A team of Korean engineering researchers has developed a quadrupedal robot technology that can climb up and down the steps and moves without falling over in uneven environments such as tree roots without the help of visual or tactile sensors even in disastrous situations in which visual confirmation is impeded due to darkness or thick smoke from the flames.
KAIST (President Kwang Hyung Lee) announced on the 29th of March that Professor Hyun Myung's research team at the Urban Robotics Lab in the School of Electrical Engineering developed a walking robot control technology that enables robust 'blind locomotion' in various atypical environments.
< (From left) Prof. Hyun Myung, Doctoral Candidates I Made Aswin Nahrendra, Byeongho Yu, and Minho Oh. In the foreground is the DreamWaQer, a quadrupedal robot equipped with DreamWaQ technology. >
The KAIST research team developed "DreamWaQ" technology, which was named so as it enables walking robots to move about even in the dark, just as a person can walk without visual help fresh out of bed and going to the bathroom in the dark. With this technology installed atop any legged robots, it will be possible to create various types of "DreamWaQers".
Existing walking robot controllers are based on kinematics and/or dynamics models. This is expressed as a model-based control method. In particular, on atypical environments like the open, uneven fields, it is necessary to obtain the feature information of the terrain more quickly in order to maintain stability as it walks. However, it has been shown to depend heavily on the cognitive ability to survey the surrounding environment.

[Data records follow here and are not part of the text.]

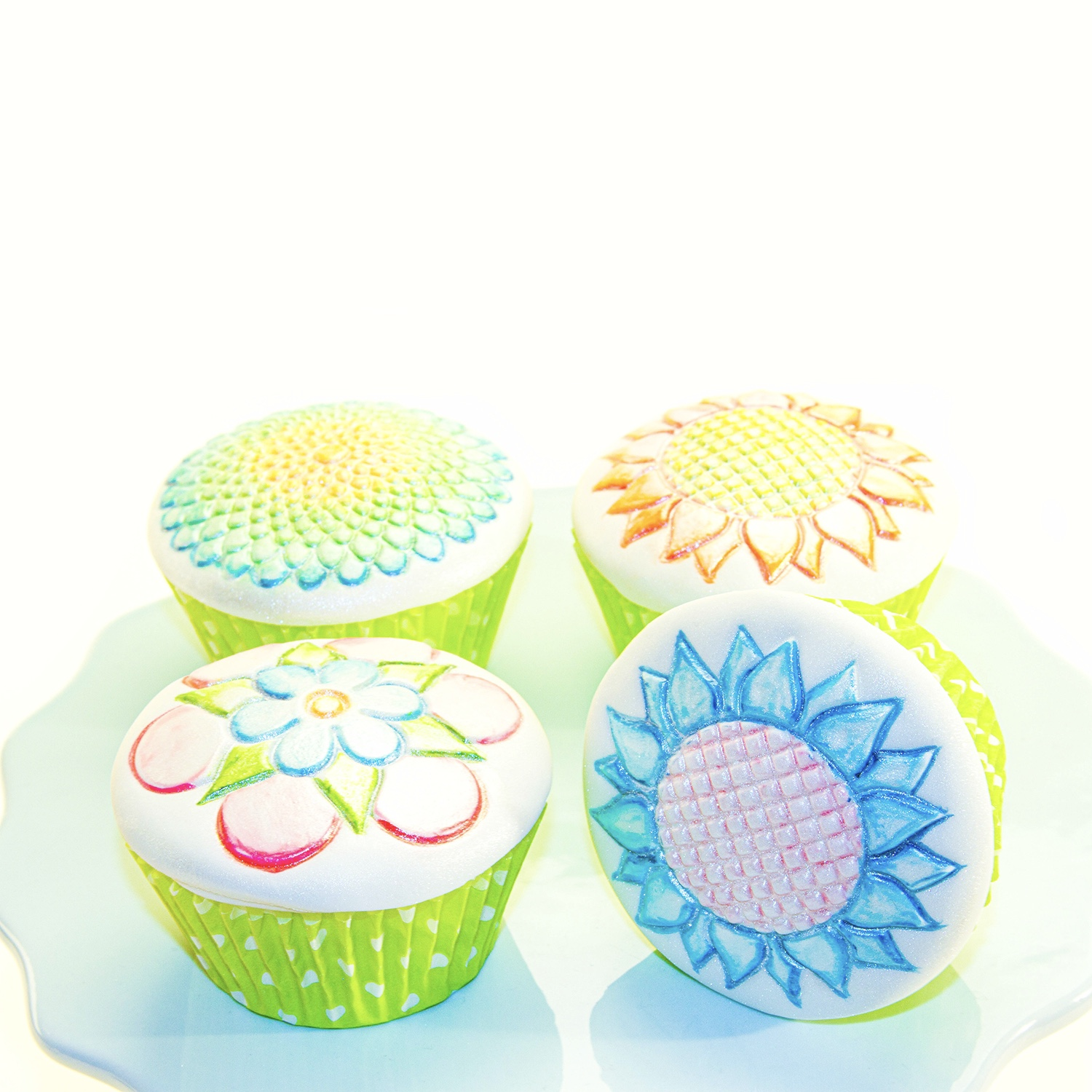 Sparkly Whimsy Bloom Cupcakes
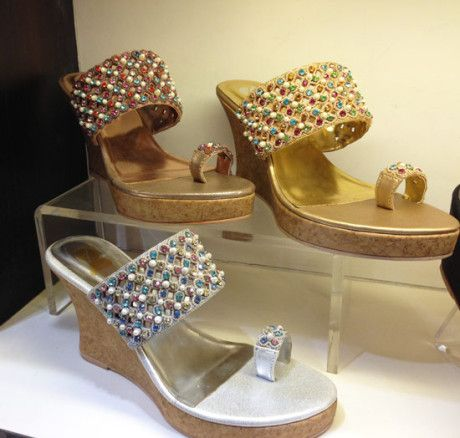 Wedge heels for toe ring sandals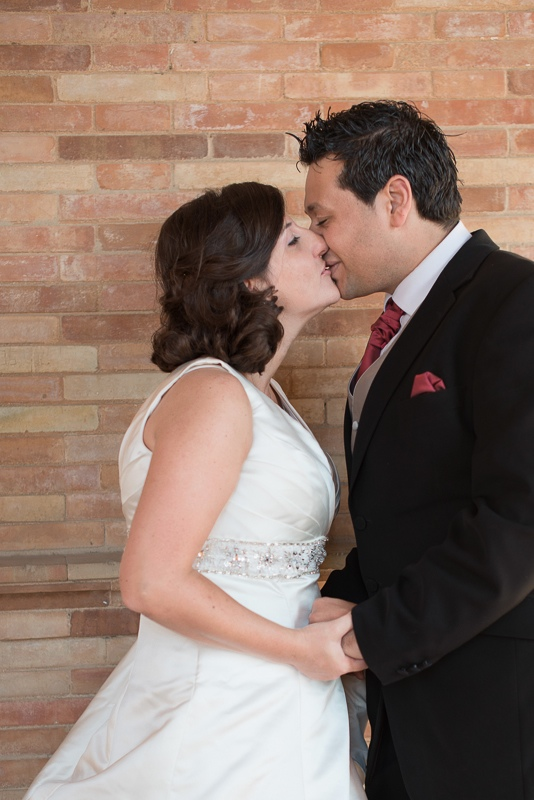 Beso de los novios con estilo de fotoperiodismo en sesión postboda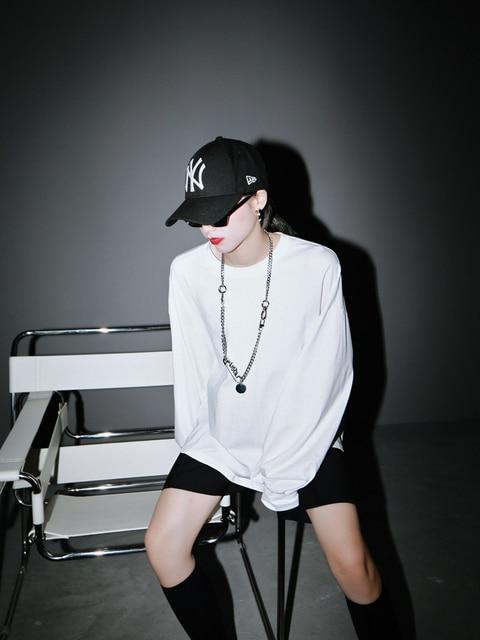 [EAM] Women White Black Split Joint Big Size T-shirt New Round Neck Long Sleeve  Fashion Tide  Spring Autumn 2021 1R942 4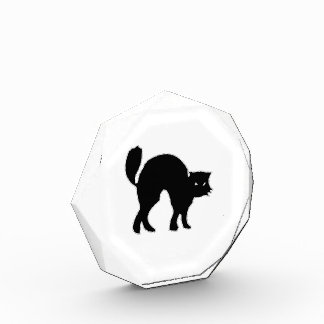 Imagen fantasmagórica del gato negro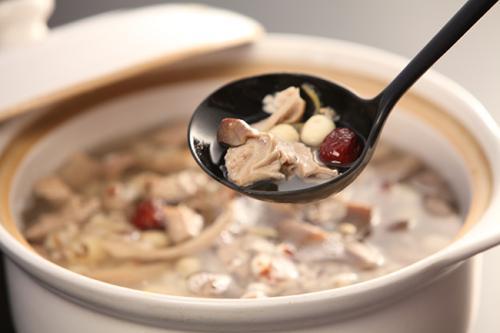 一碗松子粳米粥!可以养阴生津、健脾胃补肺气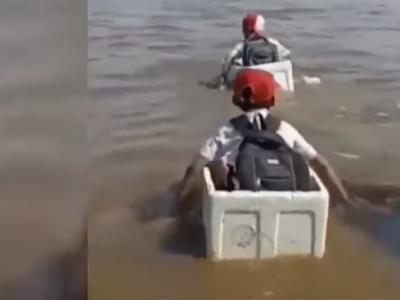 Susi Minta Fadli Zon Patungan untuk Siswa SD yang Arungi Sungai Pakai Styrofoam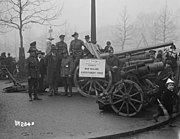 Field guns captured by New Zealanders in World War I on display in London, 1918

In contrast, the controller developed by Professor Hyun Myung's research team based on deep reinforcement learning (RL) methods can quickly calculate appropriate control commands for each motor of the walking robot through data of various environments obtained from the simulator. Whereas the existing controllers that learned from simulations required a separate re-orchestration to make it work with an actual robot, this controller developed by the research team is expected to be easily applied to various walking robots because it does not require an additional tuning process.
DreamWaQ, the controller developed by the research team, is largely composed of a context estimation network that estimates the ground and robot information and a policy network that computes control commands. The context-aided estimator network estimates the ground information implicitly and the robot’s status explicitly through inertial information and joint information. This information is fed into the policy network to be used to generate optimal control commands. Both networks are learned together in the simulation.
While the context-aided estimator network is learned through supervised learning, the policy network is learned through an actor-critic architecture, a deep RL methodology. The actor network can only implicitly infer surrounding terrain information. In the simulation, the surrounding terrain information is known, and the critic, or the value network, that has the exact terrain information evaluates the policy of the actor network.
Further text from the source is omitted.